Bitwise reproducibility in large-scale open-source software distribution remains challenging due to non-deterministic build artifacts—especially timestamp embedding—and lacks comprehensive empirical assessment. Method: This work conducts the first seven-year (2017–2023), large-scale empirical study of bitwise reproducibility across 709,000 packages in nixpkgs—the largest functional package repository—using Nix. We design an automated rebuild pipeline integrating diffoscope-based recursive binary diffing and root-cause classification.
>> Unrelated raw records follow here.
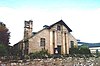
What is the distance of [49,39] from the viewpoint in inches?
1647

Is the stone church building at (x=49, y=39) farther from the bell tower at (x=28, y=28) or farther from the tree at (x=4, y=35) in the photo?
the tree at (x=4, y=35)

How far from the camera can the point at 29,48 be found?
38875mm

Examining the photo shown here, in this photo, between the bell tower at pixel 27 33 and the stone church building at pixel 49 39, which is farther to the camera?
→ the stone church building at pixel 49 39

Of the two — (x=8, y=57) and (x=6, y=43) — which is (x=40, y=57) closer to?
(x=8, y=57)

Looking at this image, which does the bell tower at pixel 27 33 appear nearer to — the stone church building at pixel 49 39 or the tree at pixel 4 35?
the stone church building at pixel 49 39

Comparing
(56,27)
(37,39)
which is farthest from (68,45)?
(37,39)

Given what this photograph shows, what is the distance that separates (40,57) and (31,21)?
8742mm

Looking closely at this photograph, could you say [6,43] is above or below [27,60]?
above

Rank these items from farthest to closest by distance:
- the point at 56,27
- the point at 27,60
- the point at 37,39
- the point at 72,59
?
the point at 56,27 → the point at 37,39 → the point at 72,59 → the point at 27,60

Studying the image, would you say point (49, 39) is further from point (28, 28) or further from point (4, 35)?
point (4, 35)

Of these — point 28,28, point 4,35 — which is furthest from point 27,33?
point 4,35

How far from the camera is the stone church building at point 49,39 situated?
1544 inches

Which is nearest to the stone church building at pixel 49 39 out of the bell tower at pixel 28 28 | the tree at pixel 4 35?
the bell tower at pixel 28 28

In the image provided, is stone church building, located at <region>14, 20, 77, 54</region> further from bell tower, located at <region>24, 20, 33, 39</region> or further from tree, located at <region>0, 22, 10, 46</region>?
tree, located at <region>0, 22, 10, 46</region>
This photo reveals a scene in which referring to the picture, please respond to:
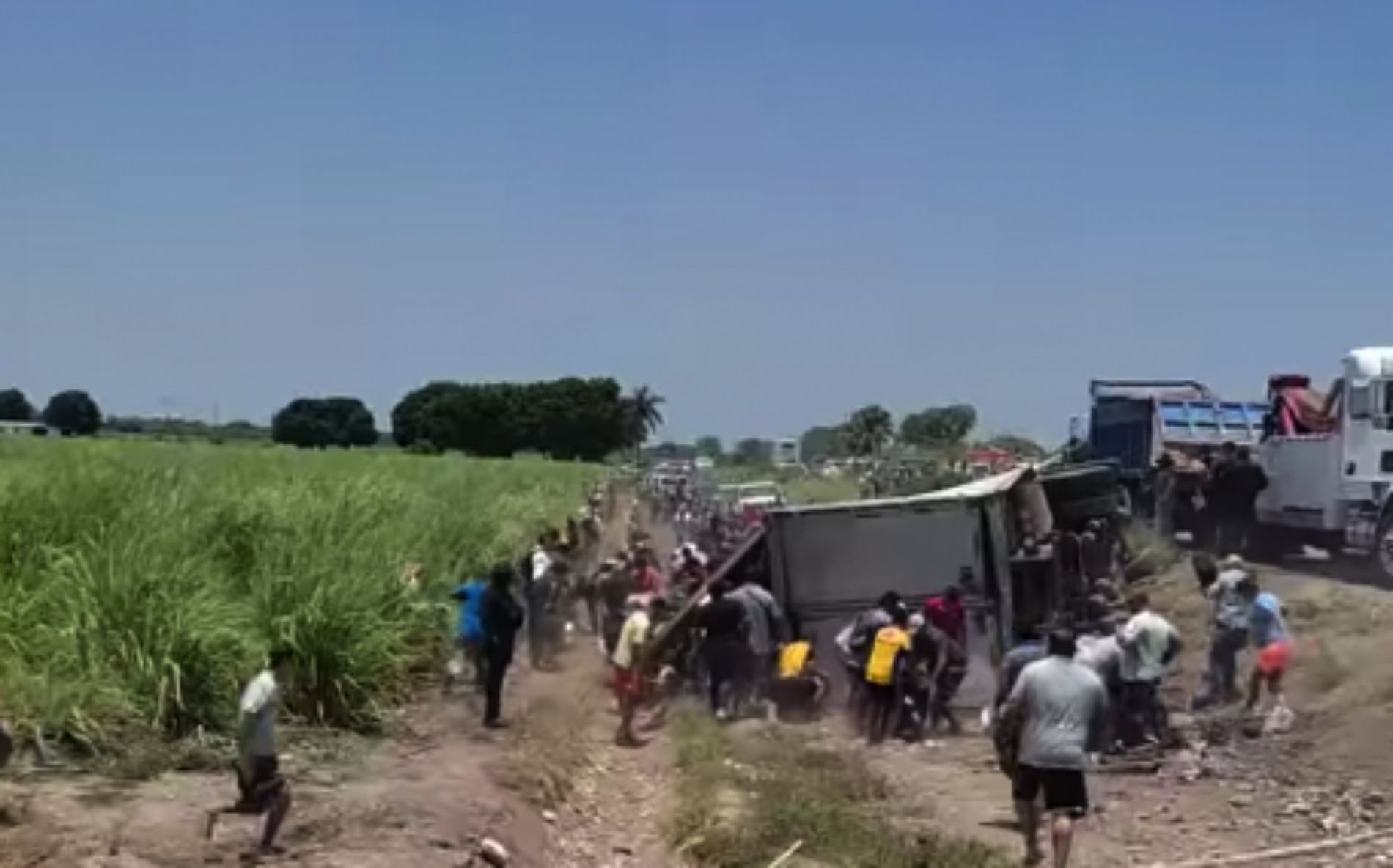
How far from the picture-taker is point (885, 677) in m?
17.1

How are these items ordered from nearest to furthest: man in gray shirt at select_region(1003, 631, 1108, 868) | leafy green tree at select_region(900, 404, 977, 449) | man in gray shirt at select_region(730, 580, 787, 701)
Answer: man in gray shirt at select_region(1003, 631, 1108, 868), man in gray shirt at select_region(730, 580, 787, 701), leafy green tree at select_region(900, 404, 977, 449)

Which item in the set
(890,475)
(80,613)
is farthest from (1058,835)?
(890,475)

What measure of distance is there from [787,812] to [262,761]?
13.8ft

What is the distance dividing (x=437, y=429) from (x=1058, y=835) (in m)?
104

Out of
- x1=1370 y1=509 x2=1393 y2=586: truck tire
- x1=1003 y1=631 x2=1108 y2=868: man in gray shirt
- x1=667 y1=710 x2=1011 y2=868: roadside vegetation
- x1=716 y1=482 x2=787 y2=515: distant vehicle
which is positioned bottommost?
→ x1=667 y1=710 x2=1011 y2=868: roadside vegetation

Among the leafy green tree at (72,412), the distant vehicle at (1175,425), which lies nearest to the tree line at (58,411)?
the leafy green tree at (72,412)

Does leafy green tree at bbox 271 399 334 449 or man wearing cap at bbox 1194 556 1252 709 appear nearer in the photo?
man wearing cap at bbox 1194 556 1252 709

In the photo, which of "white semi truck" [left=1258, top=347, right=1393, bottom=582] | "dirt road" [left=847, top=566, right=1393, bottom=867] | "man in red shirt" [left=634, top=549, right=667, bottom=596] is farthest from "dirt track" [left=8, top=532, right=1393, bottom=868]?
"white semi truck" [left=1258, top=347, right=1393, bottom=582]

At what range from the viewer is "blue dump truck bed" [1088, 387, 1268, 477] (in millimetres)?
29750

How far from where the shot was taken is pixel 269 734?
10484 millimetres

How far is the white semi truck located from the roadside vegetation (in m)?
10.0

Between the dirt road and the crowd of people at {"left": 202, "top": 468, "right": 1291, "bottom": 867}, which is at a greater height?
the crowd of people at {"left": 202, "top": 468, "right": 1291, "bottom": 867}

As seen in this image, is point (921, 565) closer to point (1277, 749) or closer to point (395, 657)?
point (1277, 749)

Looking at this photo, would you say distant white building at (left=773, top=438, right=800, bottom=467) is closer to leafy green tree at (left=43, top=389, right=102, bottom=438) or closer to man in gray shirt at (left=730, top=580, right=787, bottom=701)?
leafy green tree at (left=43, top=389, right=102, bottom=438)
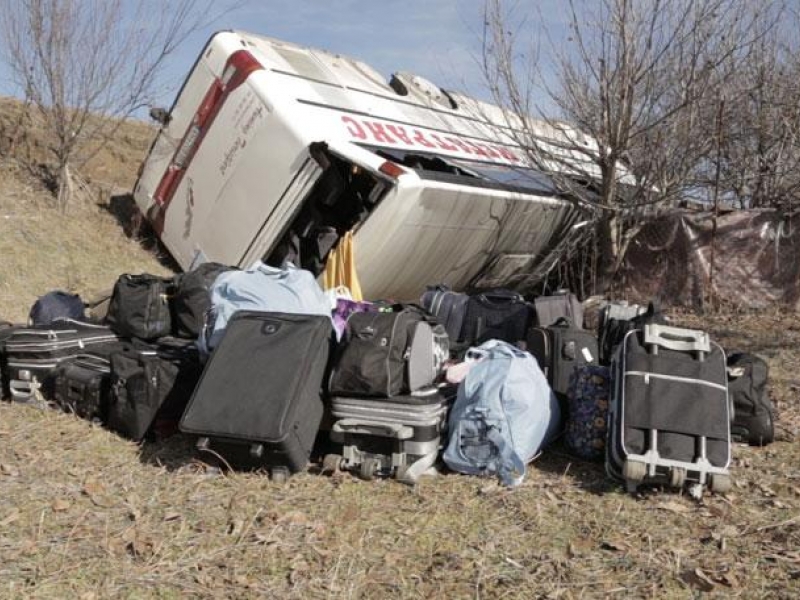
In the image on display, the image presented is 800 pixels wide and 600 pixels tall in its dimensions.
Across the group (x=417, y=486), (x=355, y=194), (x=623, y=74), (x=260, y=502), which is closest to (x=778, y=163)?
(x=623, y=74)

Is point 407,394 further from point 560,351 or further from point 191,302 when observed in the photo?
point 191,302

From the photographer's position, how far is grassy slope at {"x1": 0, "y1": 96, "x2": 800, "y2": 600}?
332 cm

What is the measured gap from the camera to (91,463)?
15.2 ft

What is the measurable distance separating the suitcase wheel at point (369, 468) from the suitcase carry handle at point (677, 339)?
1.66 meters

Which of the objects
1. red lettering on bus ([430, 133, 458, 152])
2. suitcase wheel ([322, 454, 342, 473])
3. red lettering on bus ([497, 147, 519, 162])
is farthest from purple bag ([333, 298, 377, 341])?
red lettering on bus ([497, 147, 519, 162])

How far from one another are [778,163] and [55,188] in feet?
31.9

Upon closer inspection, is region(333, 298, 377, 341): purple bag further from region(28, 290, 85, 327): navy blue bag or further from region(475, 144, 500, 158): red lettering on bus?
region(475, 144, 500, 158): red lettering on bus

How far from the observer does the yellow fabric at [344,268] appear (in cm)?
717

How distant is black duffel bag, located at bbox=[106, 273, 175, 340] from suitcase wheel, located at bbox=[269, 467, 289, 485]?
2.22 metres

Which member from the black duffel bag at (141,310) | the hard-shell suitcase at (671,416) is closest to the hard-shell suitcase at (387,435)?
the hard-shell suitcase at (671,416)

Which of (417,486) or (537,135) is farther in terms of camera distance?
(537,135)

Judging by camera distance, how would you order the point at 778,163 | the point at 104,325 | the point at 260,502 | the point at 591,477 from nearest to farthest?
the point at 260,502 < the point at 591,477 < the point at 104,325 < the point at 778,163

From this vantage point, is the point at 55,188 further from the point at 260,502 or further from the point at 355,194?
the point at 260,502

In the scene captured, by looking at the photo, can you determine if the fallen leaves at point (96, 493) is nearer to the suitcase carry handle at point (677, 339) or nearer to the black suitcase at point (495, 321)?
the suitcase carry handle at point (677, 339)
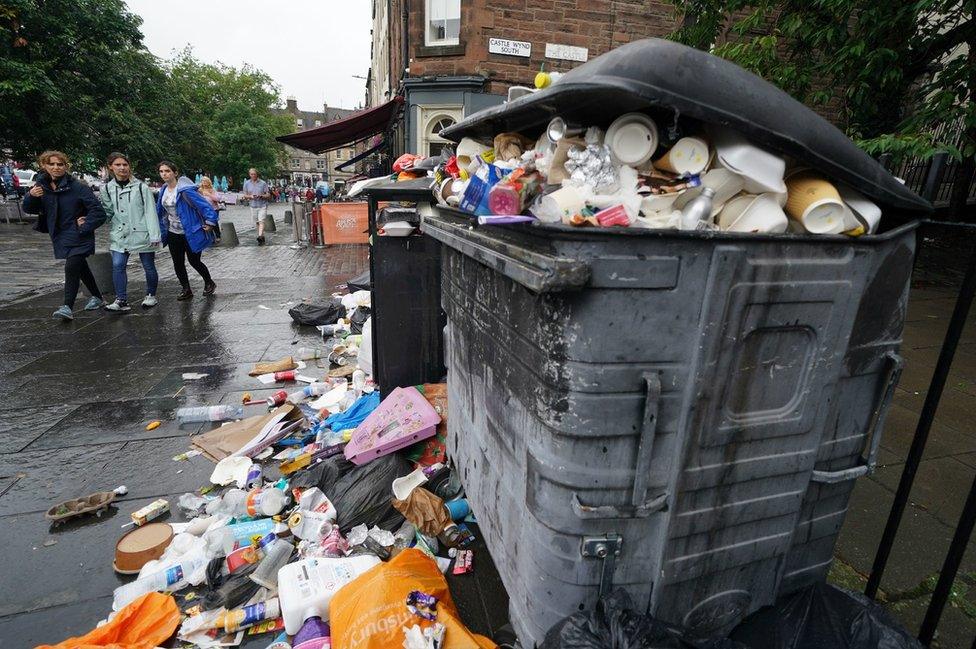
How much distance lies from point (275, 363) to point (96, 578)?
8.93ft

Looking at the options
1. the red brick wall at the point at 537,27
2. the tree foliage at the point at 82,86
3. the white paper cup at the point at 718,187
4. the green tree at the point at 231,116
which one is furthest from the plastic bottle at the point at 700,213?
the green tree at the point at 231,116

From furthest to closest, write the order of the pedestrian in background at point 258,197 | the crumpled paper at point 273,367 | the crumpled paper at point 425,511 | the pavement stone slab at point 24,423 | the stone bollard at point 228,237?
1. the pedestrian in background at point 258,197
2. the stone bollard at point 228,237
3. the crumpled paper at point 273,367
4. the pavement stone slab at point 24,423
5. the crumpled paper at point 425,511

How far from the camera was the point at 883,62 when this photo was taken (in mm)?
4711

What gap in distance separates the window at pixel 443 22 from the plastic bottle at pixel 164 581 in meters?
11.4

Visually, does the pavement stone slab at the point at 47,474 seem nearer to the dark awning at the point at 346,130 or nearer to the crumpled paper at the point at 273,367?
the crumpled paper at the point at 273,367

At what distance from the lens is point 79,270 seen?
629 cm

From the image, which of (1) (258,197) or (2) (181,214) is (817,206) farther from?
(1) (258,197)

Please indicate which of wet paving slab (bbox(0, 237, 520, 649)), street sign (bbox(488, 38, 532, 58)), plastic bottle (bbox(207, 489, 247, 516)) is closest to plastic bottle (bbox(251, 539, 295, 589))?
wet paving slab (bbox(0, 237, 520, 649))

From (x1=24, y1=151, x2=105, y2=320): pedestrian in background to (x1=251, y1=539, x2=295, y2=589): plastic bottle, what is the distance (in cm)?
582

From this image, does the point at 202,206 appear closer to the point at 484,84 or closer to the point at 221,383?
the point at 221,383

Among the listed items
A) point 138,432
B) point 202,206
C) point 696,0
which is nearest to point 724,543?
point 138,432

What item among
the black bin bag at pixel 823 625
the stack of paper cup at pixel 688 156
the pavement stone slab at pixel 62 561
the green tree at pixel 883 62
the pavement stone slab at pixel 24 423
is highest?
the green tree at pixel 883 62

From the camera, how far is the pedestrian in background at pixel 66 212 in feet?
18.8

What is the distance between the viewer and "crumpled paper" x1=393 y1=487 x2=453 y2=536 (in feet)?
7.98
Contribution/Results: We achieve 69%–91% bitwise reproducibility (with a strong upward trend) and >99% overall rebuild success. Timestamp embedding accounts for 15% of irreproducible cases. We release the first open dataset containing full differential analysis, build logs, and reproducibility status—enabling the largest benchmark and most rigorous methodology to date for reproducible builds research.

Reproducible Builds (R-B) guarantee that rebuilding a software package from source leads to bitwise identical artifacts. R-B is a promising approach to increase the integrity of the software supply chain, when installing open source software built by third parties. Unfortunately, despite success stories like high build reproducibility levels in Debian packages, uncertainty remains among field experts on the scalability of R-B to very large package repositories. In this work, we perform the first large-scale study of bitwise reproducibility, in the context of the Nix functional package manager, rebuilding 709 816 packages from historical snapshots of the nixpkgs repository, the largest cross-ecosystem open source software distribution, sampled in the period 2017-2023. We obtain very high bitwise reproducibility rates, between 69 and 91% with an upward trend, and even higher rebuildability rates, over 99%. We investigate unreproducibility causes, showing that about 15% of failures are due to embedded build dates. We release a novel dataset with all build statuses, logs, as well as full ''diffoscopes'': recursive diffs of where unreproducible build artifacts differ.